For the reasons set forth herein, this Court finds that attorney fees are not recoverable in this case. Therefore, partial summary judgment is granted on that issue to defendant Leo Sterkowicz in Case No. 92 CV 7255, and to counterclaim defendant Clarklift of Northwest Ohio in Case No. 92 CV 7039.

IT IS SO ORDERED.

NOTES

[1] There were several other issues in the motion for summary judgment, and this Court granted summary judgment to Clark Credit on the remainder of the motions for summary judgment. The Court held its ruling on attorney fees in abeyance pending the filing of supplemental briefs on the issue.

[2] This holding is not affected by the Ohio Supreme Court's decision in Nottingdale Homeowners' Ass'n v. Darby, 33 Ohio St. 3d 32, 514 N.E.2d 702 (1987). The Court in Nottingdale upheld an agreement of a condominium owner to pay the attorney fees of the condominium association upon the default by the owner in the payment of his condominium fees.
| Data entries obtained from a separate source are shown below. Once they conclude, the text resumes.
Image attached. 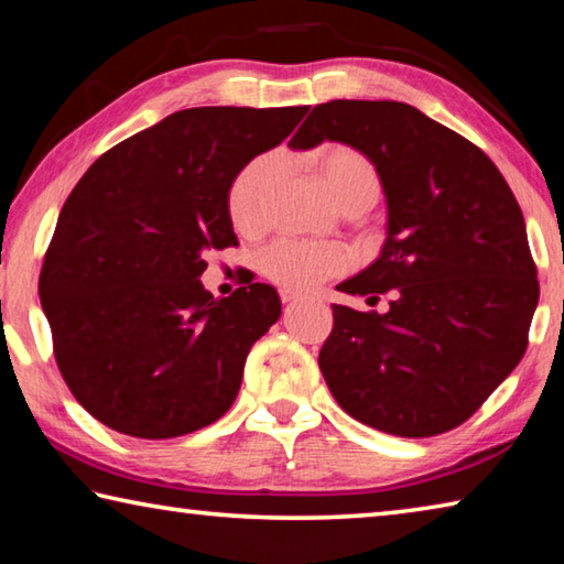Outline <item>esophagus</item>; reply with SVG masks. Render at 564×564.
Masks as SVG:
<instances>
[{"label": "esophagus", "instance_id": "1", "mask_svg": "<svg viewBox=\"0 0 564 564\" xmlns=\"http://www.w3.org/2000/svg\"><path fill=\"white\" fill-rule=\"evenodd\" d=\"M301 299H303V295L291 291V289H283V291H281V301H283V303H295V301H301Z\"/></svg>", "mask_w": 564, "mask_h": 564}]
</instances>
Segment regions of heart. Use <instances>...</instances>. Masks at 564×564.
<instances>
[{
  "mask_svg": "<svg viewBox=\"0 0 564 564\" xmlns=\"http://www.w3.org/2000/svg\"><path fill=\"white\" fill-rule=\"evenodd\" d=\"M323 184L330 191L340 212L350 216L366 214L380 198V176L370 161L352 149H330L318 161ZM283 171L281 151H265L238 171L228 186L226 206L238 231L253 234L263 226L265 196ZM346 251L333 243H311L299 238H279L259 259L265 279L283 289H313L323 279L346 269Z\"/></svg>",
  "mask_w": 564,
  "mask_h": 564,
  "instance_id": "heart-1",
  "label": "heart"
}]
</instances>
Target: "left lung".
<instances>
[{
	"label": "left lung",
	"instance_id": "obj_1",
	"mask_svg": "<svg viewBox=\"0 0 564 564\" xmlns=\"http://www.w3.org/2000/svg\"><path fill=\"white\" fill-rule=\"evenodd\" d=\"M323 141L376 166L388 208L378 259L336 289L393 301L386 313L333 303L321 373L338 405L376 431H453L528 348L540 283L520 206L480 149L410 104H318L289 147Z\"/></svg>",
	"mask_w": 564,
	"mask_h": 564
}]
</instances>
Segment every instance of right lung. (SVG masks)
<instances>
[{
  "label": "right lung",
  "mask_w": 564,
  "mask_h": 564,
  "mask_svg": "<svg viewBox=\"0 0 564 564\" xmlns=\"http://www.w3.org/2000/svg\"><path fill=\"white\" fill-rule=\"evenodd\" d=\"M308 107L169 113L89 166L66 198L40 299L66 386L131 437L166 441L234 405L246 356L281 318L269 283L204 291V256L236 246L226 196Z\"/></svg>",
  "instance_id": "right-lung-1"
}]
</instances>
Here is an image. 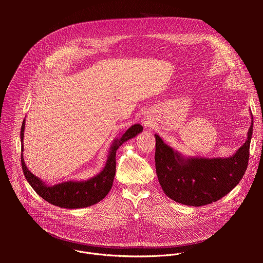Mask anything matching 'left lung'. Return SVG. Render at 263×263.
Segmentation results:
<instances>
[{"label": "left lung", "mask_w": 263, "mask_h": 263, "mask_svg": "<svg viewBox=\"0 0 263 263\" xmlns=\"http://www.w3.org/2000/svg\"><path fill=\"white\" fill-rule=\"evenodd\" d=\"M253 117L246 142L228 158L184 157L155 134V165L164 194L189 206L211 204L229 194L248 167Z\"/></svg>", "instance_id": "8db88e82"}]
</instances>
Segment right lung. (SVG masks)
I'll use <instances>...</instances> for the list:
<instances>
[{"label":"right lung","mask_w":263,"mask_h":263,"mask_svg":"<svg viewBox=\"0 0 263 263\" xmlns=\"http://www.w3.org/2000/svg\"><path fill=\"white\" fill-rule=\"evenodd\" d=\"M142 126L135 124L131 126L120 138H116L110 146V151L107 157L104 168L95 177L85 181H66L55 184L53 186L47 185L40 178L33 175L26 166L23 153H22V167L24 175L32 186L35 193L41 196L47 202L68 209L84 208L99 203L109 193L114 183L116 175V154L117 149L127 140L135 137L142 131ZM25 131V121L23 122L21 129V141L23 143ZM24 145H22V152Z\"/></svg>","instance_id":"add662e5"}]
</instances>
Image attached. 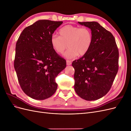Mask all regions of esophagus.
Returning a JSON list of instances; mask_svg holds the SVG:
<instances>
[{
    "label": "esophagus",
    "mask_w": 131,
    "mask_h": 131,
    "mask_svg": "<svg viewBox=\"0 0 131 131\" xmlns=\"http://www.w3.org/2000/svg\"><path fill=\"white\" fill-rule=\"evenodd\" d=\"M66 62H67V65L69 66V65L72 64V62H71L70 61H69V60H67Z\"/></svg>",
    "instance_id": "1"
}]
</instances>
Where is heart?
Returning <instances> with one entry per match:
<instances>
[{"label": "heart", "mask_w": 131, "mask_h": 131, "mask_svg": "<svg viewBox=\"0 0 131 131\" xmlns=\"http://www.w3.org/2000/svg\"><path fill=\"white\" fill-rule=\"evenodd\" d=\"M58 33L59 36L51 35V45L55 52L59 54L64 52L68 46L69 49L64 53L67 58H72L78 54L84 56L92 45V33L88 27L67 25L59 29Z\"/></svg>", "instance_id": "obj_1"}]
</instances>
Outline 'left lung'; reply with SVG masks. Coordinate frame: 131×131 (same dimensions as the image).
Wrapping results in <instances>:
<instances>
[{"label":"left lung","mask_w":131,"mask_h":131,"mask_svg":"<svg viewBox=\"0 0 131 131\" xmlns=\"http://www.w3.org/2000/svg\"><path fill=\"white\" fill-rule=\"evenodd\" d=\"M92 31L93 41L86 54L72 63L74 89L86 101L97 100L111 89L118 69V50L113 34L96 22H79Z\"/></svg>","instance_id":"obj_1"}]
</instances>
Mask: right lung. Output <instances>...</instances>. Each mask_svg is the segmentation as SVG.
<instances>
[{
  "instance_id": "obj_1",
  "label": "right lung",
  "mask_w": 131,
  "mask_h": 131,
  "mask_svg": "<svg viewBox=\"0 0 131 131\" xmlns=\"http://www.w3.org/2000/svg\"><path fill=\"white\" fill-rule=\"evenodd\" d=\"M62 21L42 19L23 29L16 44L14 68L21 88L27 96L43 100L57 88L55 78L66 61L52 49L50 38Z\"/></svg>"
}]
</instances>
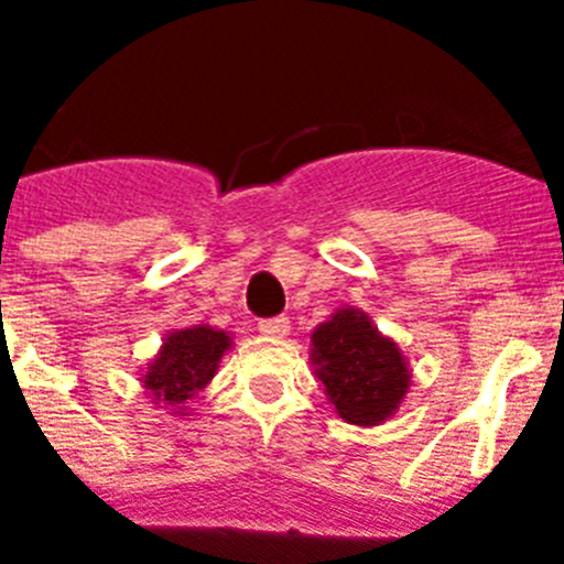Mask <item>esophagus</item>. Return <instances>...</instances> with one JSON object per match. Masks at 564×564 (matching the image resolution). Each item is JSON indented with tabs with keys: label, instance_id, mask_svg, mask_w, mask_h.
<instances>
[{
	"label": "esophagus",
	"instance_id": "esophagus-1",
	"mask_svg": "<svg viewBox=\"0 0 564 564\" xmlns=\"http://www.w3.org/2000/svg\"><path fill=\"white\" fill-rule=\"evenodd\" d=\"M288 330H291V322H288L285 316L262 318V322H259V333L268 338H285Z\"/></svg>",
	"mask_w": 564,
	"mask_h": 564
}]
</instances>
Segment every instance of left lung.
I'll return each instance as SVG.
<instances>
[{
  "mask_svg": "<svg viewBox=\"0 0 564 564\" xmlns=\"http://www.w3.org/2000/svg\"><path fill=\"white\" fill-rule=\"evenodd\" d=\"M311 367L336 415L356 426H378L395 415L412 387L410 361L395 338L350 305L311 333Z\"/></svg>",
  "mask_w": 564,
  "mask_h": 564,
  "instance_id": "1",
  "label": "left lung"
}]
</instances>
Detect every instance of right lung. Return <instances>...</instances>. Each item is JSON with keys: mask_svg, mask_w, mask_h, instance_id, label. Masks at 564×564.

However, the Court stated:

"[Miller v. Kyle] is factually a far cry from the case now before us which involves a specific contractual provision that was assented to in a non-commercial setting by competent parties with equal bargaining positions and under neither compulsion or duress. Therefore, Miller, ..., provides no support for appellees' position that contracts providing for the payment of attorney fees in a non-commercial setting are unenforceable."